Creating a Spark Job - 7.1

Talend Real-time Big Data Platform Studio User Guide

author
Talend Documentation Team
EnrichVersion
7.1
EnrichProdName
Talend Real-Time Big Data Platform
task
Design and Development
EnrichPlatform
Talend Studio

You can start either from the Job Designs node of the Repository tree view in the Integration perspective or from Big Data Batch node under the Job Designs node.

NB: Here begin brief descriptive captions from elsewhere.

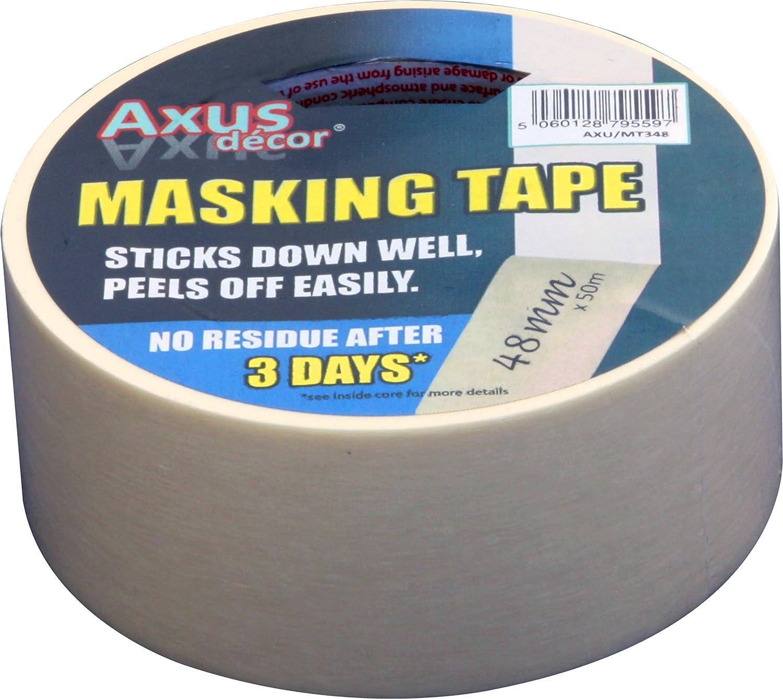 Axus Decor AXU/MT348 3-Day Masking Tape Axus Décor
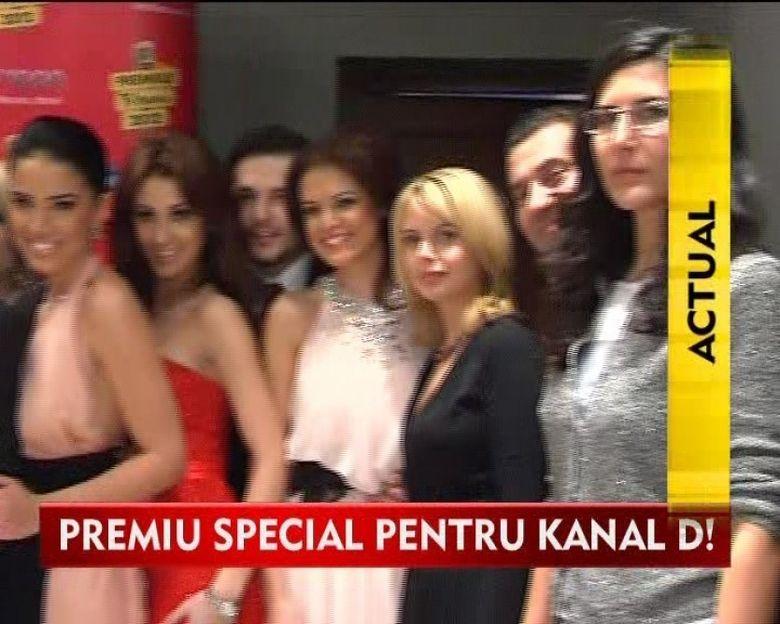 Kanal D, premiu pentru cea mai spectaculoasa evolutie VIDEO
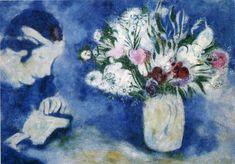 Acheter Tableau 'Bella dans Mourillon' de Marc Chagall - Achat d'une reproduction sur toile peinte à la main , Reproduction peinture, copie de tableau, reproduction d'oeuvres d'art sur toile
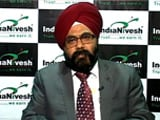 Video : Buy Mahindra & Mahindra on Dips: Daljeet Kohli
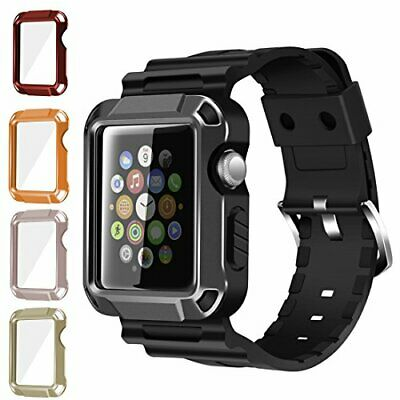 iiteeology Compatible Apple Watch Band, Rugged Protective iWatch Case and Band S
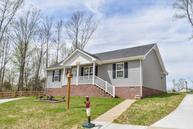 1035 Smiley Troutt Rd. Bethpage TN, 37022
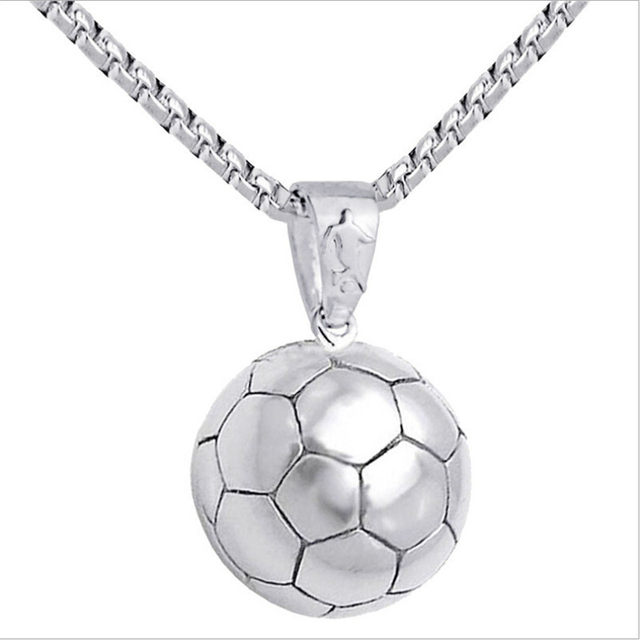 Online shop new creative football stainless steel pendant necklace new creative football stainless steel pendant necklace men silvergold link chain mens necklace basketball fitness sport jewelry mozeypictures Gallery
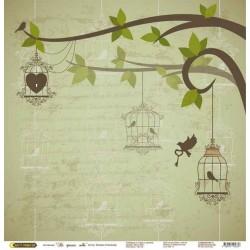 """бумага для скрапбукинга """"На крыльях любви"""" дерево в зеленом"""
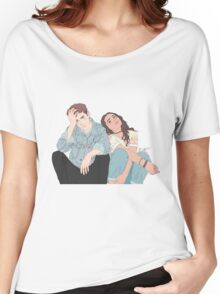 Troye Sivan and Alessia Cara Women's Relaxed Fit T-Shirt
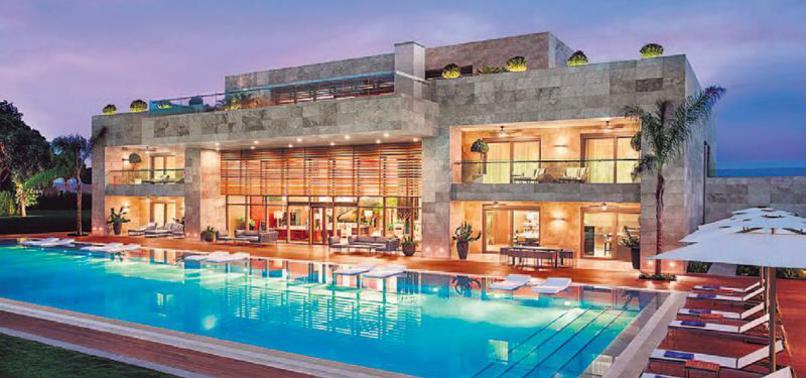 Cumhurbaşkanı'nın villası Arap dizisinde başrolde!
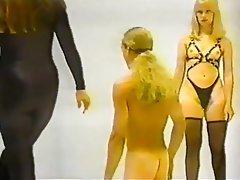 BDSM Femdom Spanking Stockings
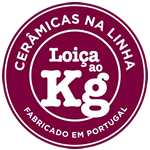 https://www.facebook.com/ceramicasnalinha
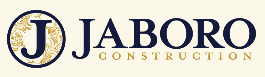 Jaboro Construction Logo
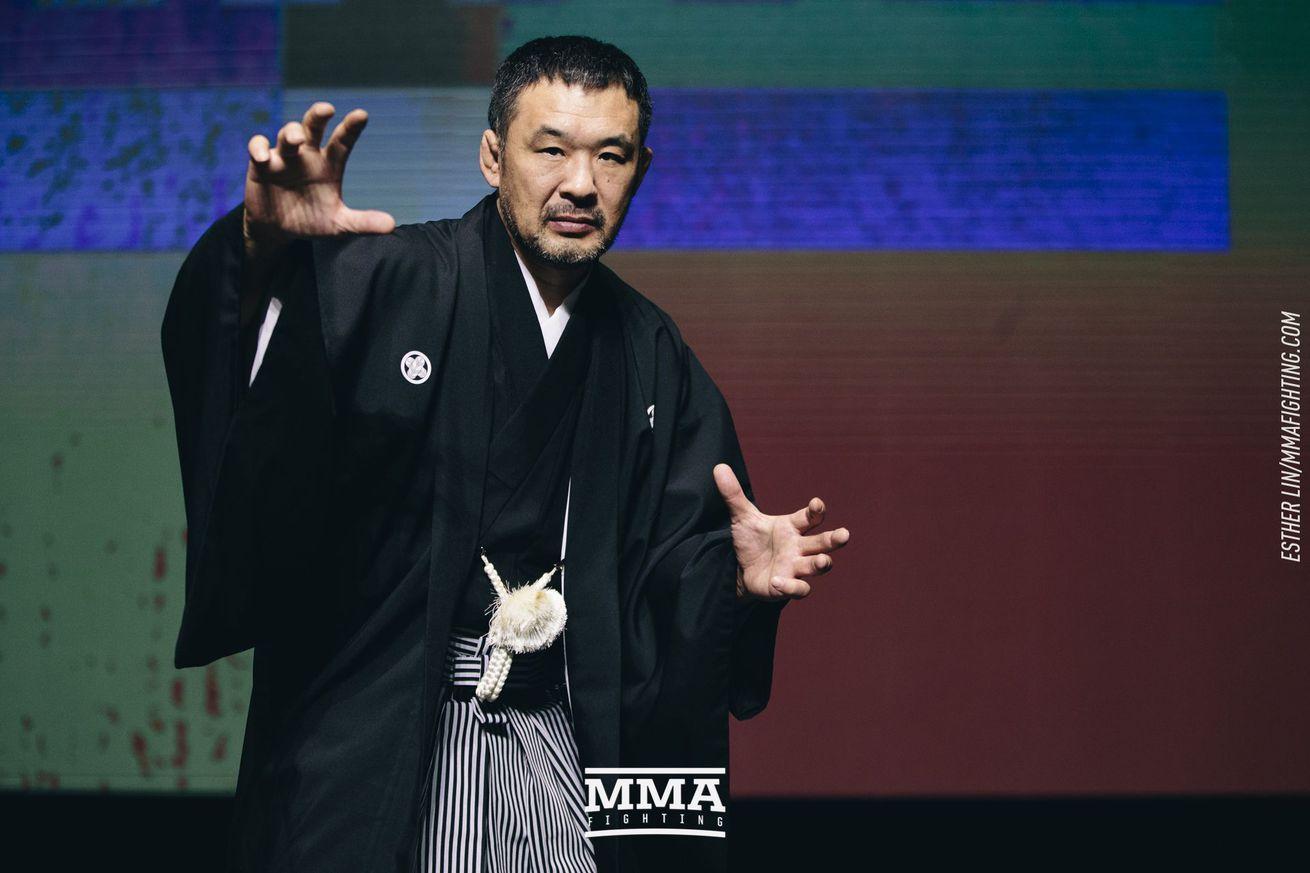 Kazushi Sakuraba UFC Hall of Fame media scrum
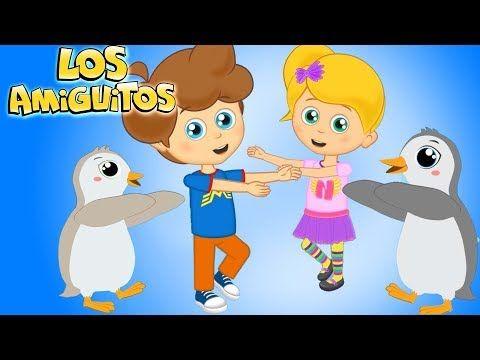 Chu Chu Ua Cancion Infantil Para Bebes Y Niños Los Amiguitos Youtube Canciones Infantiles Para Bebes Canciones Infantiles Canciones De Niños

The two approaches are similar and thus the following procedure shows how to create a Spark Job from the Job Designs node.

Procedure

  1. Right-click the Job Designs node and in the contextual menu, select Create Big Data Batch Job.
    Then the New Big Data Batch Job wizard appears.
  2. From the Framework drop-down list, select Spark.
  3. In the Name, the Purpose and the Description fields, enter the descriptive information accordingly. Among the information, the Job name is mandatory.
    Once done, the Finish button is activated.
  4. If you need to change the Job version, click the M and the m buttons next to the Version field to make the changes.
    If you need to change the Job status, select it from the drop-down list of the Status field.
    If you need to edit the information in the uneditable fields, select File > Edit Project properties from the menu bar to open the Project Settings dialog box to make the desired changes.
  5. Click Finish to close the wizard and validate the changes.
    Then an empty Job is opened in the workspace of the Studio and the available components for Spark appear in the Palette.

Results

In the Repository tree view, this created Spark Job appears automatically under the Big Data Batch node under Job Designs.

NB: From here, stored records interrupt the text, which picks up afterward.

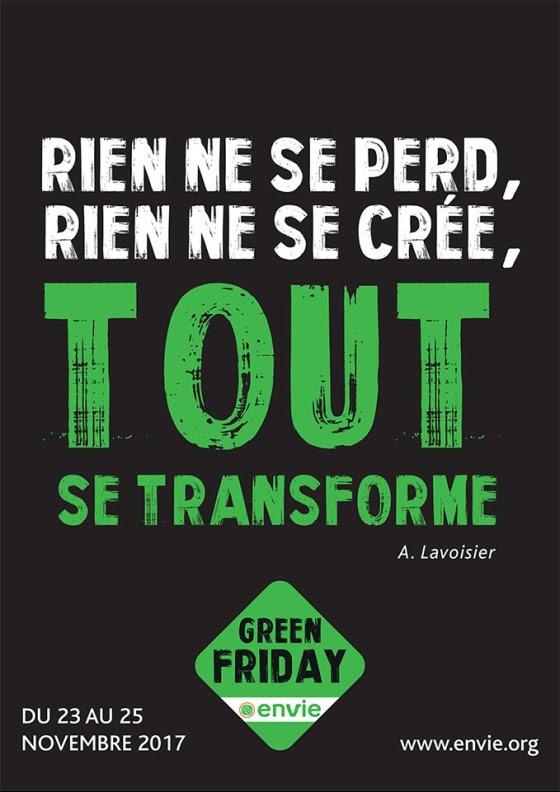 GreenFriday-rien-perd_rien-cree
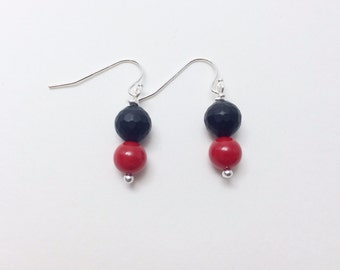 simple, modern, geometric - black and red earrings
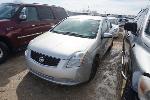 Lot: 16-146864 - 2009 Nissan Sentra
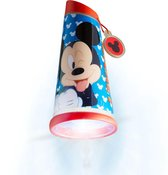 Worlds Apart Zak- en nachtlamp Mickey Mouse GoGlow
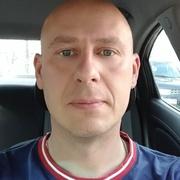 Евгений 40 лет (Водолей) Санкт-Петербург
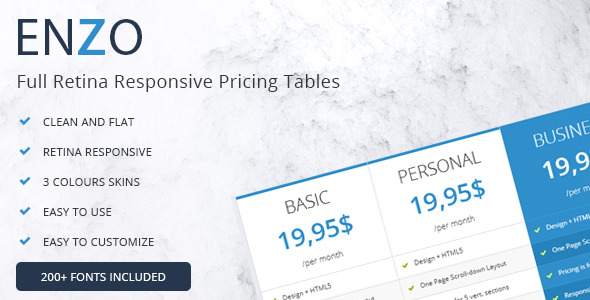 CodeCanyon Enzo Full Retina Responsive Pricing Tables 7784813
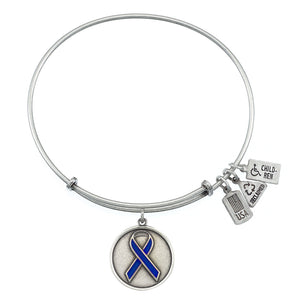 Wind & Fire Blue Awareness Ribbon Charm Bangle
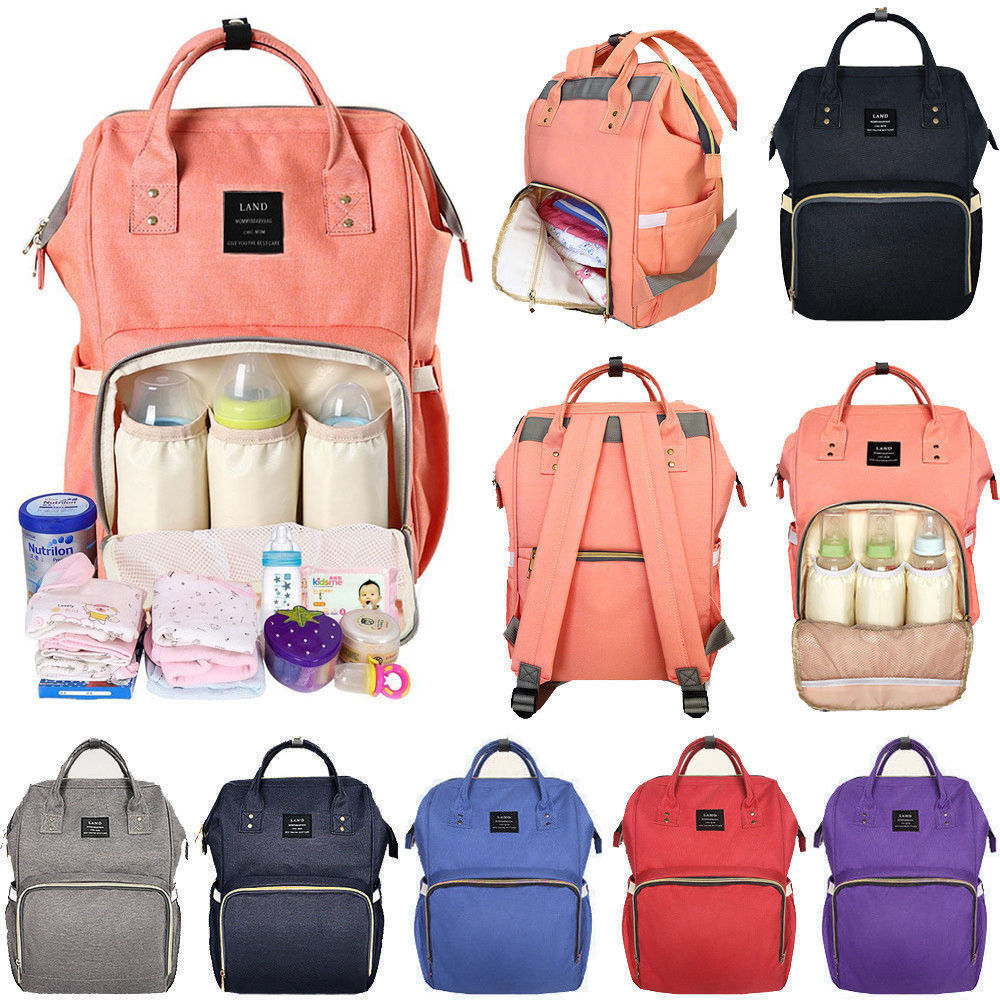 Multifunction Mummy Bag Baby Nappy Diaper Bag Fashion Waterproof Maternity Backpack Large Capacity Blue
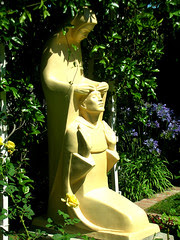monastery statue of st. dominic and our lady of peace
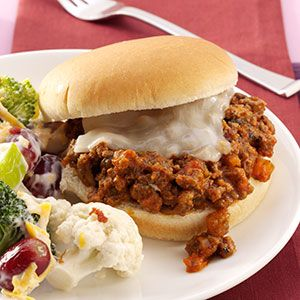 Sloppy Pizza Joes Recipe from Taste of Home -- shared by Charlene Easter of Milan, Illinois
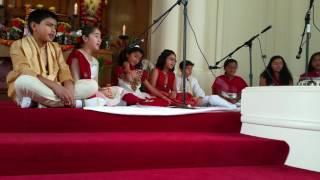 Aisi buddhi do Bhagwan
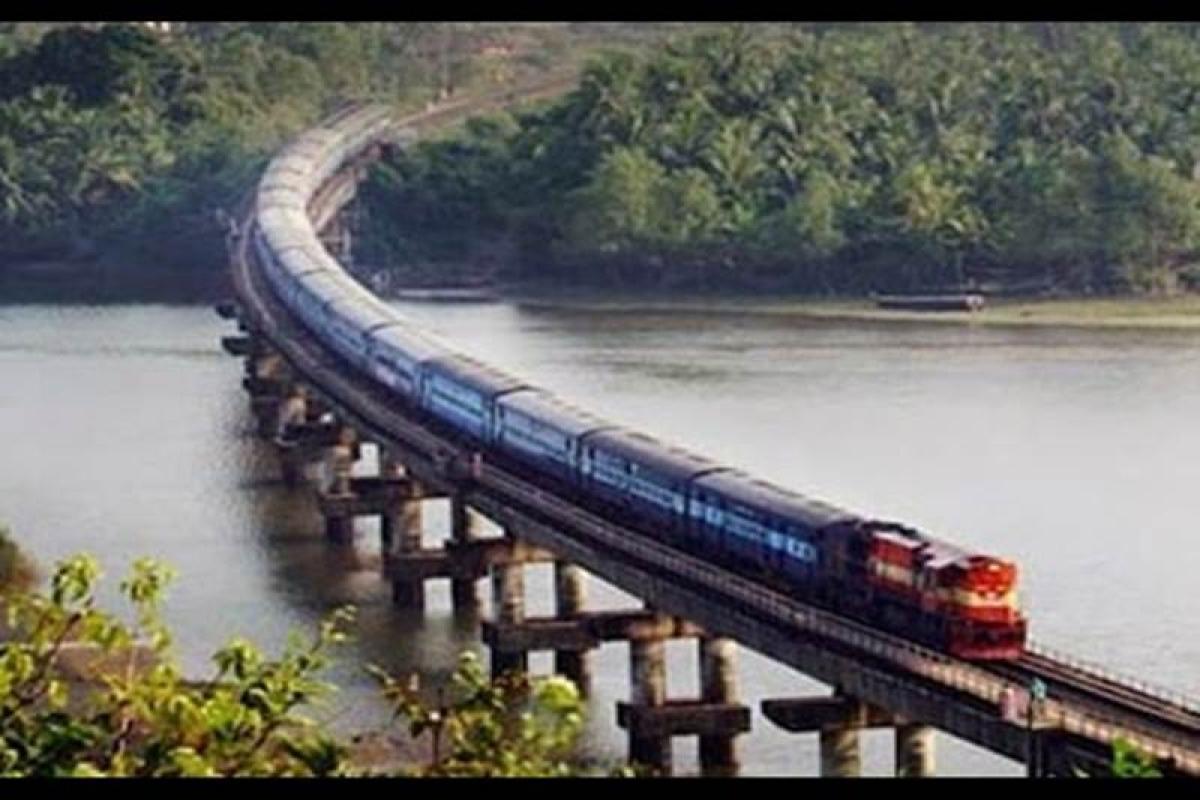 Engine failure affects Konkan Railway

Then you need to drop the components you need to use from the Palette onto the workspace and link and configure them to design a Spark Job, the same way you do for a standard Job. You also need to set up the connection to the Spark cluster to be used in the Spark configuration tab of the Run view.

You can repeat the same operations to create a Spark Streaming Job. The only different step to take is that you need to select Create Big Data Streaming Job from the contextual menu after right-clicking the Job Designs node, and then you select Spark Streaming from the Framework drop-down list in the New Big Data Streaming Job wizard that is displayed.

Note that if you need to run your Spark Job in a mode other than the Local mode, a Storage component, typically a tHDFSConfiguration component, is required in the same Job so that Spark can use this component to connect to the file system to which the jar files dependent on the Job are transferred.

You can also create these types of Jobs by writing their Job scripts in the Jobscript view and then generate the Jobs accordingly. For more information on using Job scripts, see Talend Job scripts reference guide at https://help.talend.com/.